Ocean Engineering Facilities
The Ocean Engineering Laboratory, a two-story 30 m x 38 m facility, is dedicated to laboratory experiments in coastal and ocean processes. This laboratory has high bay experimental space and eleven offices, used for faculty and graduate students in the Ocean Engineering Program. It was dedicated in 1981.
The major experimental facilities are located in the Ocean Engineering Laboratory and P.S. Du Pont Hall. The laboratory contains the following:
- • Directional Wave Basin (20 m x 20 m x 1.1 m deep) for the study of wave environments on coastal processes. For example, rip currents, flowing through channels in sand bars, have been studied in the basin. The basin has 34 individually programmable flap wave paddles along one wall that combine to create a directional sea state.

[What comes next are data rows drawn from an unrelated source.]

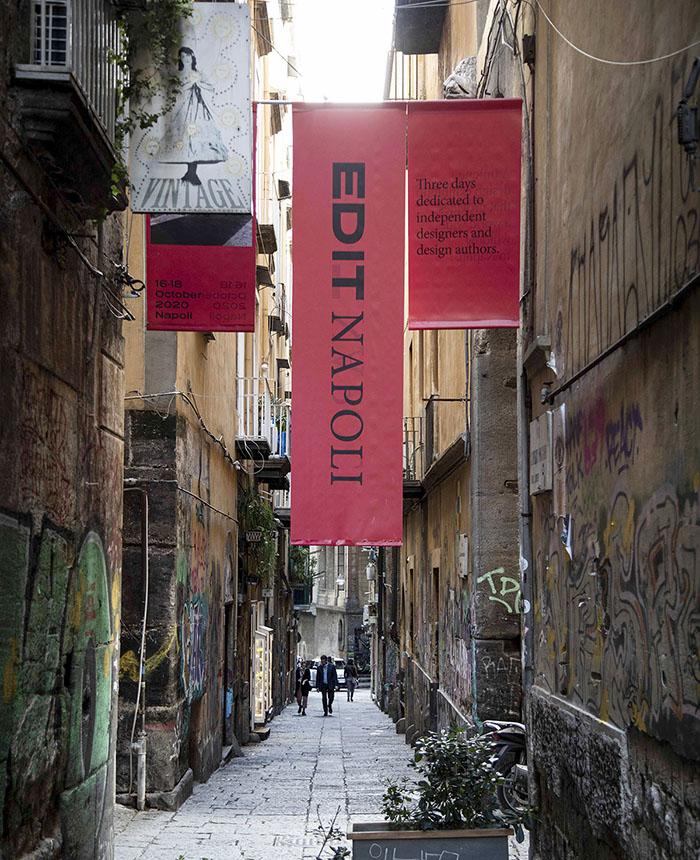 Carteles que anuncian la feria Edit Napoli 2020 en las callejuelas de Nápoles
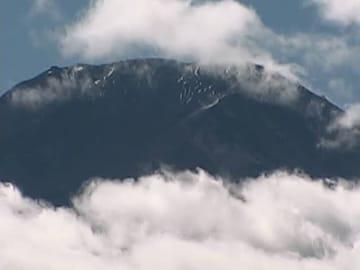 23日午前10時半過ぎの富士山の様子。画像提供:富士吉田市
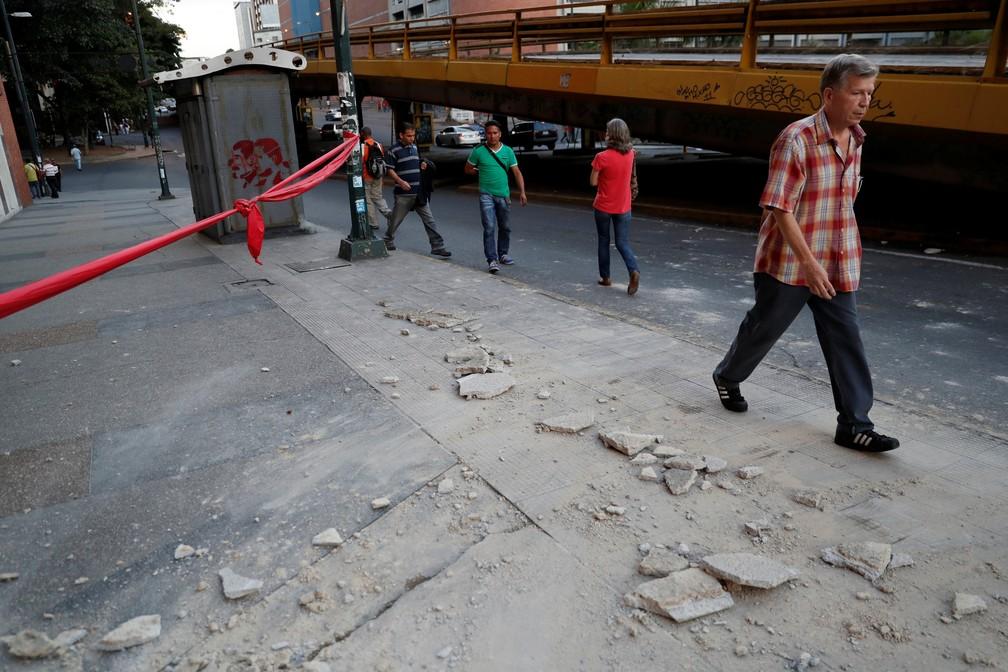 Pessoas andam perto de detritos em Caracas depois que um terremoto atingiu a costa norte da Venezuela (Foto: Reuters/Carlos Garcia Rawlins)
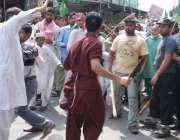 فیصل آباد، سنی تحریک کے کارکنوںاور تاجروں میں تصادم کا ایک منظر۔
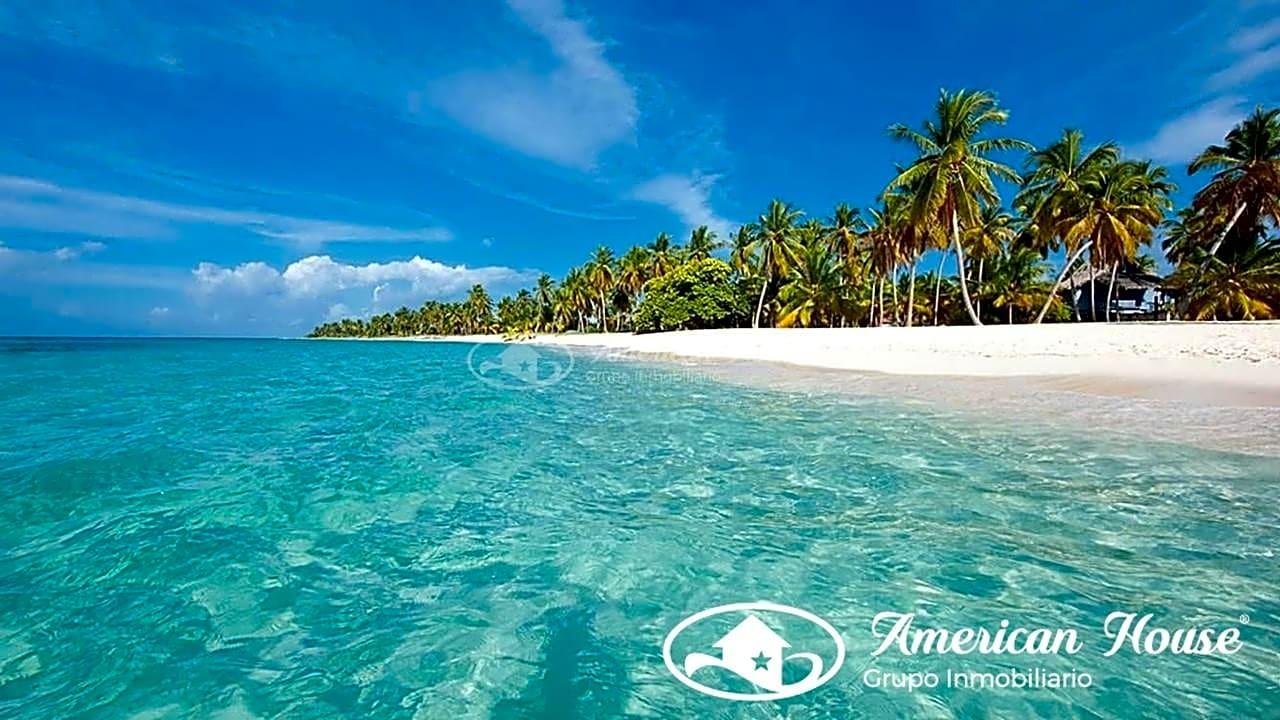 Único Suelo Hotelero en Venta en Primera Linea de Playa en La República Dominicana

- • Precision Wave Tank (33 m long with a 0.6 m (w) x 0.76 m (d) cross section). Sixty percent of the tank has glass side walls that are aligned with an accuracy of plus/minus 0.5 mm to ensure that no tank irregularities affect the experiments. The tank has a (1m stroke) hydraulically actuated piston wavemaker designed to create the largest non-breaking wave conditions in the tank. The programmable wavemaker is capable of creating sinusoidal, cnoidal and solitary waves, as well as a random sea state. A moveable instrument carriage mounted on rails facilitates measuring waves along the length of the tank. An impermeable adjustable slope can be installed at the far end of the tank. The tank also has recirculating capability. A current of 30 cm/sec can be generated in 50 cm of water.
- •The Sand Beach Wave Tank -- a large towing tank/wave tank, with a cross-section of 2m x 1.5m, which is equipped with PCs for wave maker control and data acquisition and three automatically calibrating wave gages. The wavemaker is a hydraulically actuated piston wavemaker.
- • Recirculating Armstrong flume that is 0.4 m wide and 0.6 m deep to generate hydraulic jumps.
The laboratory has a fiber-optic link to the university's ATM backbone. The university currently provides T1 access to the internet as well as considerable centralized computing facilities.
CACR operates two Linux clusters which are housed in the university's computer center and which presently support work in tsunami modeling, nearshore wave-driven circulation, atmospheric modeling, groundwater contamination and remediation, coastal circulation and water quality modeling, and quantum chemistry. The older cluster consists of 12 dual processor nodes for a total of 24 processors, while the newer cluster (supported by an ONR grant) provides a total of 76 processors (most on 8 processor nodes with 32 gB of RAM) and a total of 12 TB of disk storage. The systems provide a range of compiler choices and support for parallelization and networking.
Other equipment: The center has a large assortment of equipment for field and laboratory studies including current meters, acoustic Doppler profilers, turbidity sensors, pressure sensors, remote sensing imagers, surveying equipment, a portable imaging tower, field trailers, field research vehicles and a 4.9 meter portable wave flume for educational outreach.